There’s this lovely image on the same site of this parrot from Le Vaillant’s Histoire naturelle des perroquets, 2 vols, 1801-05, illustrated by Jacques Barraband.
I wondered how accurate an image of the Bateleur eagle the one above was, so did some online searching…
- Bateleur Eagle (NY Public Library, image ID: 820528): from Gustav Mützel (1839-93), ‘The Royal natural history’, Warne 1894-96.
This bookplate doesn’t look much like the Portuguese one: nobler, less grumpy. Digging deeper I came upon this alternative name for the bird:
Century Dictionary and Cyclopedia, s.n. mountebank, n. 3: The short-tailed African kite, Helotarsus ecaudatus: so called from its aërial tumbling. (via Finedictionary.com).
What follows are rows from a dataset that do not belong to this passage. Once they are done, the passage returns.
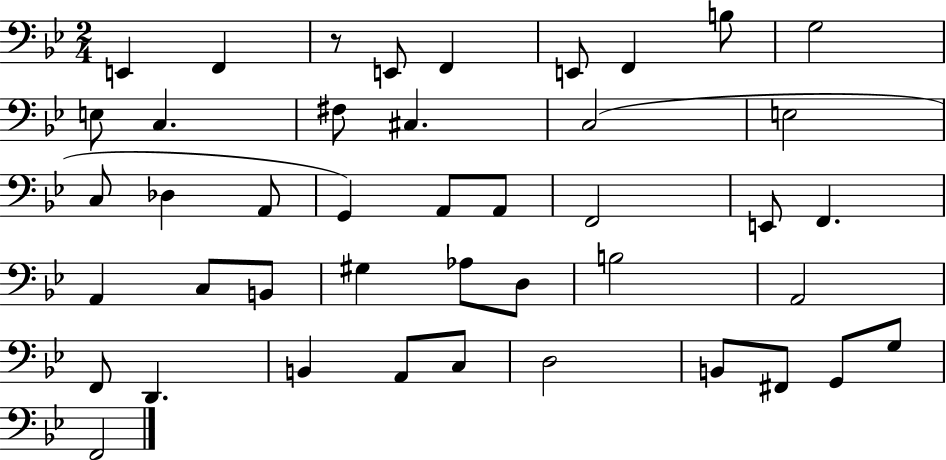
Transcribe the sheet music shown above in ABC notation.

X:1
T:Untitled
M:2/4
L:1/4
K:Bb
E,, F,, z/2 E,,/2 F,, E,,/2 F,, B,/2 G,2 E,/2 C, ^F,/2 ^C, C,2 E,2 C,/2 _D, A,,/2 G,, A,,/2 A,,/2 F,,2 E,,/2 F,, A,, C,/2 B,,/2 ^G, _A,/2 D,/2 B,2 A,,2 F,,/2 D,, B,, A,,/2 C,/2 D,2 B,,/2 ^F,,/2 G,,/2 G,/2 F,,2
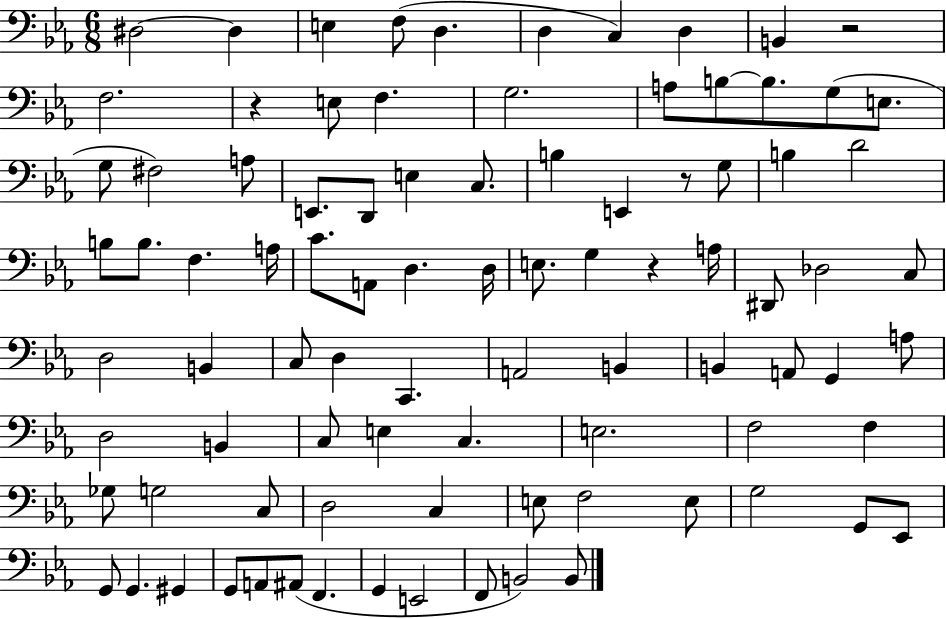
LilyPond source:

The online images at the NYPL led me on to this plate of a collection of Accipitres (diurnal birds of prey):
Next was a bird called ‘bucorax’ (or Cazovo, I think the text in the caption to Carvalho’s image reads; it’s not very clear.)
This is from an online edition of the book found via Google booksearch. Mützel has a clearer image (also at the NYPL site, Image ID: 820820) where it’s called Hornrabe, Bucorax Abyssincus Bodd. It’s also called the Ground Hornbill, I discovered.